「ふるさとづくり'95」掲載
<市町村の部>ふるさとづくり大賞 内閣総理大臣賞

豪雪を逆手に取ったまちづくり
新潟県 安塚町
心の過疎からの脱却

 日本の国土面積の52パーセントは雪が降る、いわゆる雪国であり、約2000万人が住んでいる。30センチの雪が降れば“大災害”となる東京からわずか1時間余りで、まったく異なる雪国の世界に到着でき、スキーができるというのも日本だけであろう。そして、積雪1メートルから3メートルもの多雪地に住居を構え、耕し、生活していることも世界に誇れる知恵といえる。
 かつて先人は、雪が降って交通が途絶し、数10キロを歩き、屋根の雪処理に追われたり、雪崩、融雪災害に命を奪われた。しかし一方では、雪国であるがゆえに、雪解け水が山の頂き近くまで開かれた天水田を潤し、おいしい米の恵みを与えてきた。
 雪との関係が共存から敵対へと変わってきたのはむしろ近年、高度経済成長の時代からのこととも言えるのである。
 安塚町は、新潟県の西南端に位置し、長野県飯山市と境を接している。冬期の最低気温は摂氏0度程度でマイナスになることは珍しいが季節風が運ぶ日本海の水蒸気が、1、000メートル級の山並に最初にぶつかるため役場周辺(標高80メートル)でも1メートル50センチ、山沿いは3〜4メートルの最高積雪深を平年でも記録するところである。人口は、昭和30年の3か村合併当時で11、000人余り、現在は4、500人台にまで減少した。70.23平方キロの町面積のうち、林野率は50パーセントの中山間地で農地のほとんどは水田というコメ単作地帯。65歳以上の人口は22パーセント、農業の衰退、山間、多雪、高齢化、嫁不足。クドけば、クドキのもとはいくらでもある。
 かといって雪国は昔と何も変わっていない訳ではない。
 雪は時に[雪雪雪雪](ゆき)と書きたいほどに積もる。そこで暮らすための知恵として、雪処理はお互いの共同の力で対処しようと、地域ごとに防雪体制整備事業を取り入れた。共同の車庫、駐車場整備、小型除雪機、ブルドーザーの導入などが町内の3分の2の地域に整備されており「雪なんてへっちゃらだい」と大書された車庫もある。屋根雪処理に工夫をした家屋には、低利融資制度を設け冬を快適に暮らすための研究などにも助成できる基金もある。主要な道路は除雪され、交通は確保されている。けれども雪国の生活者が雪のない地域の生活を夢見ている以上、不満が残り雪は邪魔物でしかない。こわいのは、人口が減った、若者が少ない、工場がないというような客観的な過疎というより、むしろ住んでいる人間自身が落ちこむ、自信と誇りを失くす、不平、不満ばかりで自ら手足を動かすことをしなくなる「心の過疎」である。

-- 取り組む課題 --
上の抜粋文のうち、「日本の国土面積の52パーセン」という語句を含む箇所から書き始め、「ドキのもとはいくらでもある。」まで書いたところで止めて、その範囲を一字一句違えずに書き写してもらえますか。

-- データ一覧 --
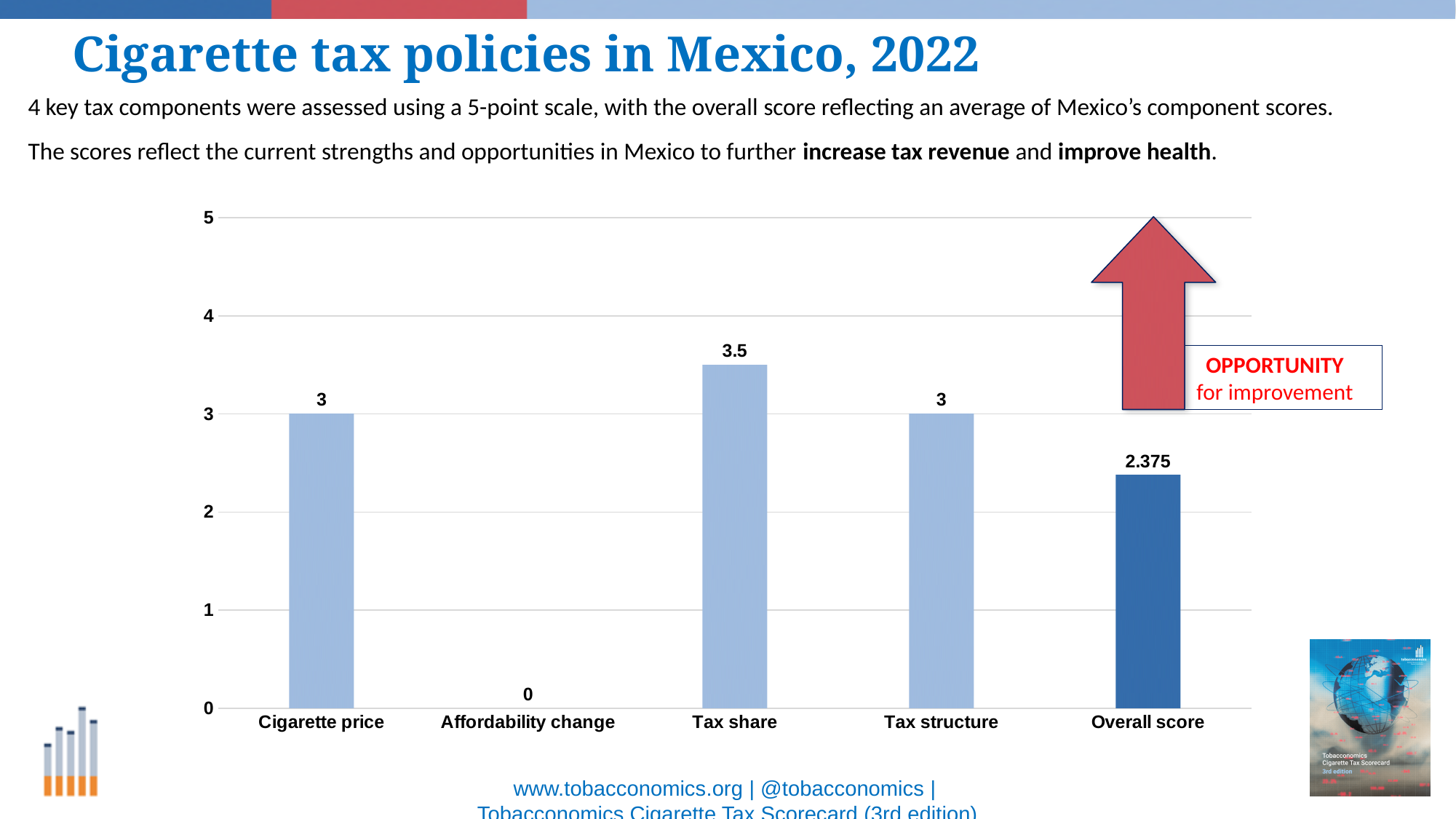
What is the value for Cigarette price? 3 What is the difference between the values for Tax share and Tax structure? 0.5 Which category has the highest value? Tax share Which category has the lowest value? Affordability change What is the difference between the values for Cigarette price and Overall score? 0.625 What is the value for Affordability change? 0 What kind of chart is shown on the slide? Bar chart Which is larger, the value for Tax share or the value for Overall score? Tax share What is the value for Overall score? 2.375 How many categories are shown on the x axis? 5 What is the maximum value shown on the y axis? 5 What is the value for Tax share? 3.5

--

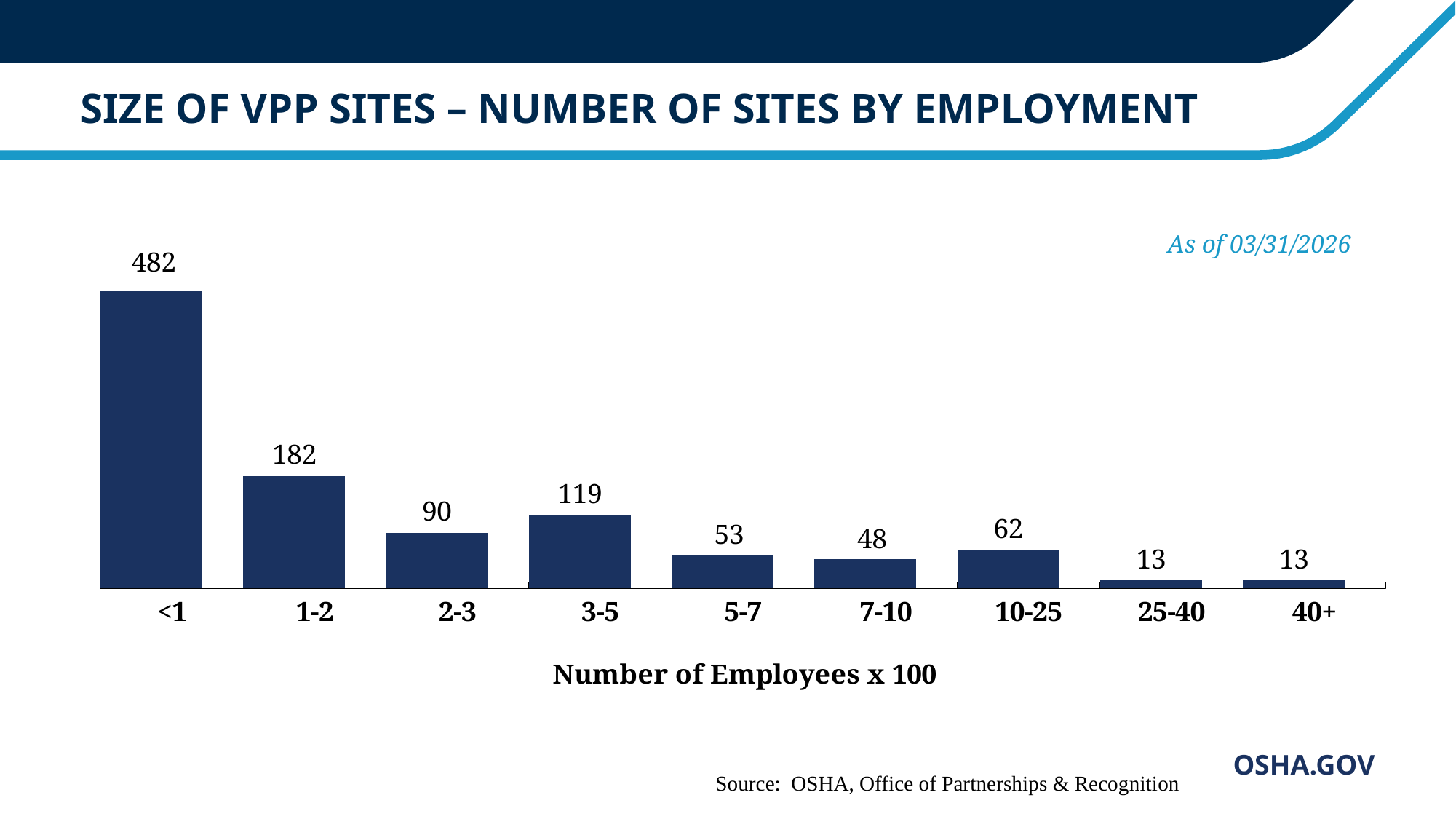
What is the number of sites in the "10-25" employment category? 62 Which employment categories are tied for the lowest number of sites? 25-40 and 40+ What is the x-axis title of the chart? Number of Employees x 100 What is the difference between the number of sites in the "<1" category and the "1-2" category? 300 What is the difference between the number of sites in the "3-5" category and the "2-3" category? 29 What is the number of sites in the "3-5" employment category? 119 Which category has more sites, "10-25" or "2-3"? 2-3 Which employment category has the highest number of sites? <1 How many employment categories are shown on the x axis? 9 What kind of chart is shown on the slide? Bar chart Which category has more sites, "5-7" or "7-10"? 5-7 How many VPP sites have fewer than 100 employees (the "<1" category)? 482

---

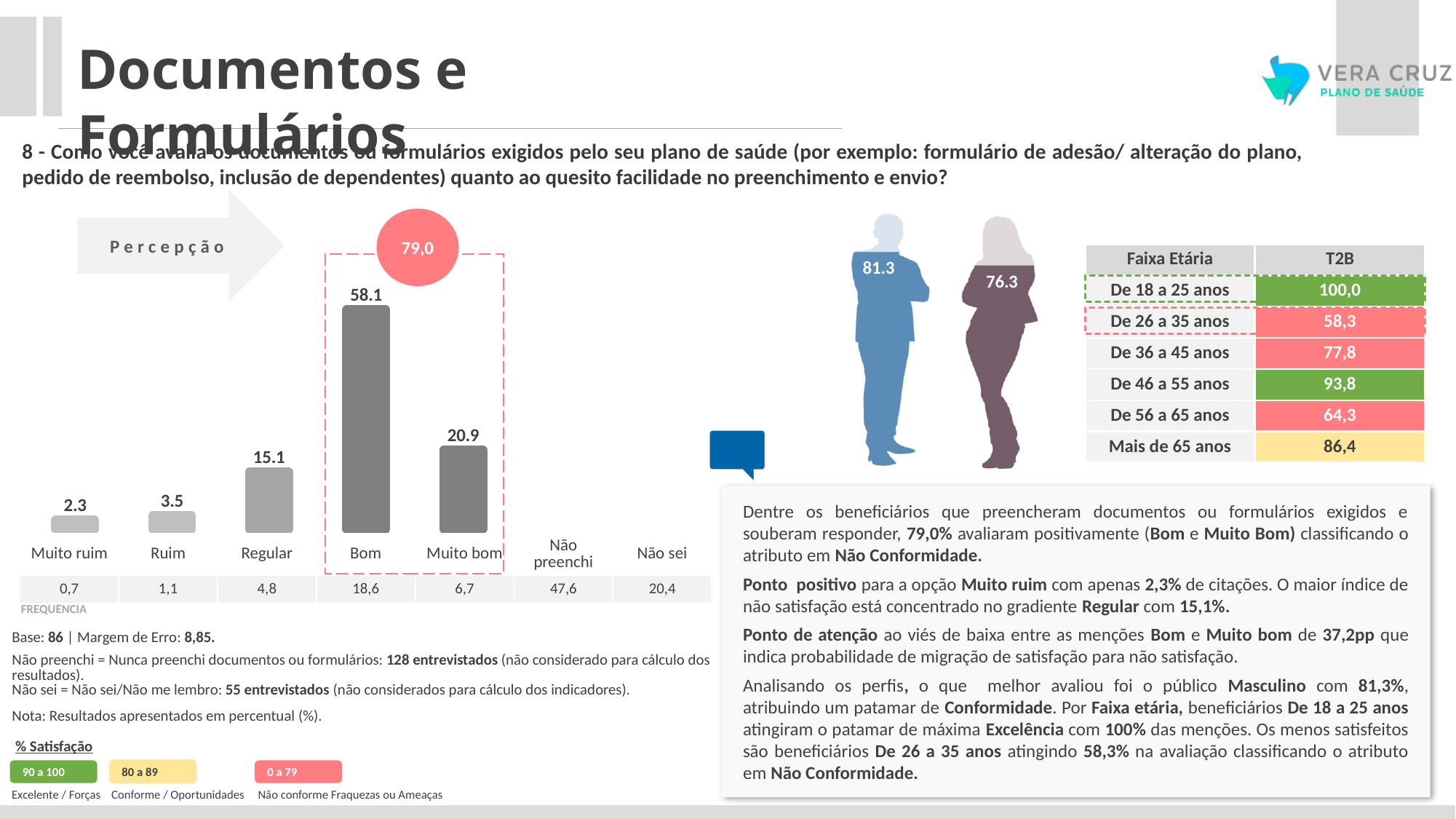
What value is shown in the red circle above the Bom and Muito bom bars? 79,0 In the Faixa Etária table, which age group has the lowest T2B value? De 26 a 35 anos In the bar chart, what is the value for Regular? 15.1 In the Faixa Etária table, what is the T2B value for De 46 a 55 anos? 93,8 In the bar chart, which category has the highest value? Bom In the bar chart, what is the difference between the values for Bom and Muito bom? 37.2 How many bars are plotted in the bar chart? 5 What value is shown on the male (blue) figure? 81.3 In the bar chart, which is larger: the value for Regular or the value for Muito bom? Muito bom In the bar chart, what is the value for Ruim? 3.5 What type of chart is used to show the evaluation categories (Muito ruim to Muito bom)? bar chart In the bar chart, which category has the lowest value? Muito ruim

-- 解答 --
日本の国土面積の52パーセントは雪が降る、いわゆる雪国であり、約2000万人が住んでいる。30センチの雪が降れば“大災害”となる東京からわずか1時間余りで、まったく異なる雪国の世界に到着でき、スキーができるというのも日本だけであろう。そして、積雪1メートルから3メートルもの多雪地に住居を構え、耕し、生活していることも世界に誇れる知恵といえる。
 かつて先人は、雪が降って交通が途絶し、数10キロを歩き、屋根の雪処理に追われたり、雪崩、融雪災害に命を奪われた。しかし一方では、雪国であるがゆえに、雪解け水が山の頂き近くまで開かれた天水田を潤し、おいしい米の恵みを与えてきた。
 雪との関係が共存から敵対へと変わってきたのはむしろ近年、高度経済成長の時代からのこととも言えるのである。
 安塚町は、新潟県の西南端に位置し、長野県飯山市と境を接している。冬期の最低気温は摂氏0度程度でマイナスになることは珍しいが季節風が運ぶ日本海の水蒸気が、1、000メートル級の山並に最初にぶつかるため役場周辺(標高80メートル)でも1メートル50センチ、山沿いは3〜4メートルの最高積雪深を平年でも記録するところである。人口は、昭和30年の3か村合併当時で11、000人余り、現在は4、500人台にまで減少した。70.23平方キロの町面積のうち、林野率は50パーセントの中山間地で農地のほとんどは水田というコメ単作地帯。65歳以上の人口は22パーセント、農業の衰退、山間、多雪、高齢化、嫁不足。クドけば、クドキのもとはいくらでもある。